Jul 27, 2017
WASHINGTON, D.C. — The U.S. Justice Department (DOJ) filed an amicus brief in Zarda v. Altitude Express yesterday at the U.S. Federal Court of Appeals, which contends that Title VII of the Civil Rights Act of 1964 bans gender discrimination, but does not include sexual orientation or gender identity, in the workplace.
The Equal Employment Opportunity Commission (EEOC), a largely autonomous federal agency that handles civil rights disputes in the workplace, supported Zarda last month in its own court filing. The EEOC has previously argued in federal court that Title VII’s ban on sex discrimination also included gender identity — thereby barring discrimination against so-called LGBT employees.
The DOJ, which doesn’t typically weigh in on private employment lawsuits, argues in the amicus brief that “the EEOC is not speaking for the United States and its position about the scope of Title VII is entitled to no deference beyond its power to persuade. The theories advanced by the EEOC and the Seventh Circuit lack merit and these theories are inconsistent with Congress’s clear ratification of the overwhelming judicial consensus that Title VII does not prohibit sexual orientation discrimination.” The DOJ also contends that Title VII only applies if men and women are treated unequally.
Zarda v. Altitude Express began in 2010 when Donald Zarda, a skydiving instructor, filed suit against his employer in federal court in New York, alleging the company terminated him for his sexual orientation in violation of Title VII. After a lower court ruled and the case was appealed, the 2nd Circuit invited outside parties to contribute. The case is now before a full panel of judges at the court.
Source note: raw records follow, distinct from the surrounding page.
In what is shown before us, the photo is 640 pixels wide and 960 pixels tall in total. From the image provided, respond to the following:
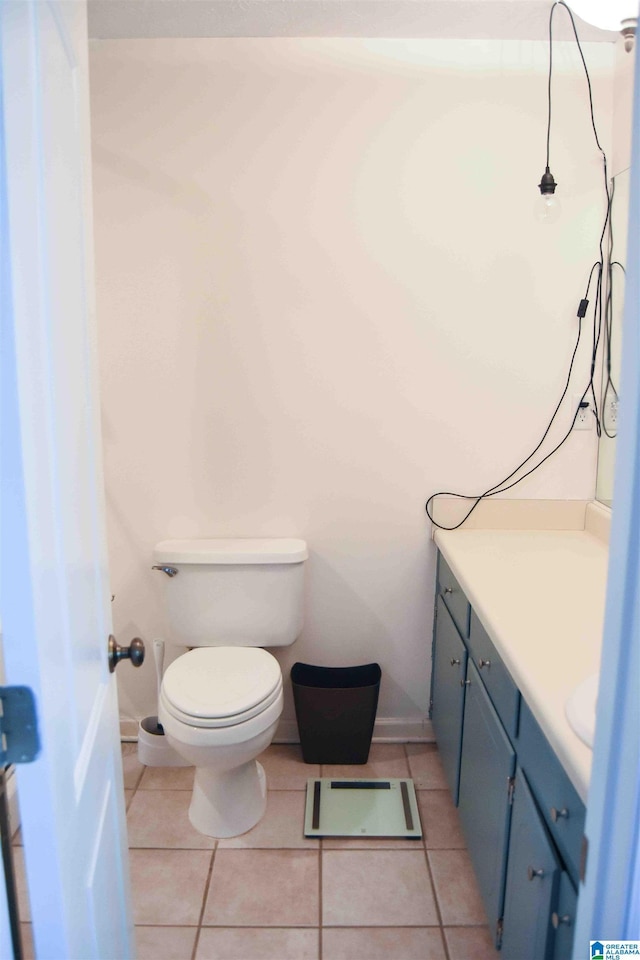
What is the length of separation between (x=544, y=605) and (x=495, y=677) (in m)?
0.22

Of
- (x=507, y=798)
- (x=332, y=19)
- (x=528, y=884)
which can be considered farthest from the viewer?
(x=332, y=19)

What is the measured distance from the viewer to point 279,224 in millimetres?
2129

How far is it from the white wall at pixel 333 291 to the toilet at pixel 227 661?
0.55ft

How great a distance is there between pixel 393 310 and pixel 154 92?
1.05 meters

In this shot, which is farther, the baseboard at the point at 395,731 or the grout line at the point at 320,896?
the baseboard at the point at 395,731

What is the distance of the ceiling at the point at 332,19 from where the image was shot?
5.92ft

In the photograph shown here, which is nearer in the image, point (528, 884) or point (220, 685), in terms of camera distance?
point (528, 884)

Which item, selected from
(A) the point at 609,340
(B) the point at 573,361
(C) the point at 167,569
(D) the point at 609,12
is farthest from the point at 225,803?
(D) the point at 609,12

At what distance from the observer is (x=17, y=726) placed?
0.65 metres

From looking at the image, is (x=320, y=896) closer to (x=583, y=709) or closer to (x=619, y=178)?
(x=583, y=709)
“Passed in 1965, the Title VII employment provision does not include sexual orientation or gender identity,” said Mat Staver, Founder and Chairman of Liberty Counsel. “No government entity outside of the legislative process can grant special rights to a subset of the population based on demand or a desire to rewrite the law. Judges are not legislators. Only Congress can amend the federal law, and that diverse body of legislators has rejected several requests to do so. I applaud the DOJ for upholding the rule of law,” said Staver.